À huit mois de l’élection présidentielle, la secrétaire nationale des Écologistes, Marine Tondelier, cherche à raviver le dialogue au sein de la gauche. Dans un entretien avec La Tribune, elle propose des « rencontres bilatérales » à tous les partis de gauche afin d’éviter une « défaite annoncée », rapporte TopTribune.
Cette initiative survient après l’échec de la primaire unitaire avec le Parti socialiste. Un courrier, cosigné par Tondelier et des responsables écologistes, a été adressé à tous leurs partenaires, regroupant des partis allant de La France insoumise à Place publique, ainsi qu’au Parti communiste français et aux mouvements régionalistes.
Une volonté de réengager le dialogue à gauche
« Nous sommes prêts à rediscuter avec tout le monde à gauche, sans exclusive », déclare Marine Tondelier, cherchant ainsi à tendre la main au PS, au Parti communiste et à LFI. « Nous leur faisons à chacun une proposition de rencontre bilatérale pour discuter projet, stratégie et dégager un chemin de victoire avec ceux qui le souhaitent », précise-t-elle. Cette démarche se déroule à l’approche des universités d’été des Verts, des Insoumis et du PCF, alors que celle du PS est programmée pour fin août.

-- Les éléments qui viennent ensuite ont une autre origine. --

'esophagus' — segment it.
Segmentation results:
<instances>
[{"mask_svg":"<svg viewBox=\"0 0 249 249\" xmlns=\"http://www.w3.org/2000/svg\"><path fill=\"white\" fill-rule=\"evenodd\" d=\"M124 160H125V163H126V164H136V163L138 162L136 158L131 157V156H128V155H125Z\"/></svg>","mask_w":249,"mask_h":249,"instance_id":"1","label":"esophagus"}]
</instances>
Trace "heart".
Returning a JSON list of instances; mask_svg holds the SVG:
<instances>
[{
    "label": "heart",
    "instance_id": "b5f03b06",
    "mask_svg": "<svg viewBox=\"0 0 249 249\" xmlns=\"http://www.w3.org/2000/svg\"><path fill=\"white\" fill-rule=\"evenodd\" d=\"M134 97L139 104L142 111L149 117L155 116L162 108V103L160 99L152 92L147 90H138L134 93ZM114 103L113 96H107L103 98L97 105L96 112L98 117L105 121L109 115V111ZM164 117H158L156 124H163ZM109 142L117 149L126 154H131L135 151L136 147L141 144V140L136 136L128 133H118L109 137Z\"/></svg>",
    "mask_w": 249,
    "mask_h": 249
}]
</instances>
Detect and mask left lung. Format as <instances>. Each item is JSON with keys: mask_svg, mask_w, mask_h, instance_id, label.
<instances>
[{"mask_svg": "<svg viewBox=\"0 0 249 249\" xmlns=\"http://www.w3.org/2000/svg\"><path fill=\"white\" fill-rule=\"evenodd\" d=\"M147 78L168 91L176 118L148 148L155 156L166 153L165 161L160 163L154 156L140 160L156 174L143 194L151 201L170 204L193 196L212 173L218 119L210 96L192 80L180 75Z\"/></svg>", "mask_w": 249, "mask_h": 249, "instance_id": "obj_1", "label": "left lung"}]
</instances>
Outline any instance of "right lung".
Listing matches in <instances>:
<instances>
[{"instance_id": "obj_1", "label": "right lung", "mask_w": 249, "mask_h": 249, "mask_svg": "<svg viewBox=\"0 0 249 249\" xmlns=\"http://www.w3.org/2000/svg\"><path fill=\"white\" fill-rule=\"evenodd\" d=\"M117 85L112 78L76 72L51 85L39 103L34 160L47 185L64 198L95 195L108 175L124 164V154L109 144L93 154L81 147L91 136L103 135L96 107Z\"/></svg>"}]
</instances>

« Les Écologistes sont prêts à travailler, à discuter et à construire un projet partagé. Nous sommes prêts à engager des discussions avec votre organisation. L’êtes-vous également ? », interpellent les écologistes dans leur courrier. Ils insistent sur le fait qu’ils ne cherchent pas à imposer leurs conditions, mais à bâtir un projet à la hauteur des attentes citoyennes et des exigences de la situation actuelle.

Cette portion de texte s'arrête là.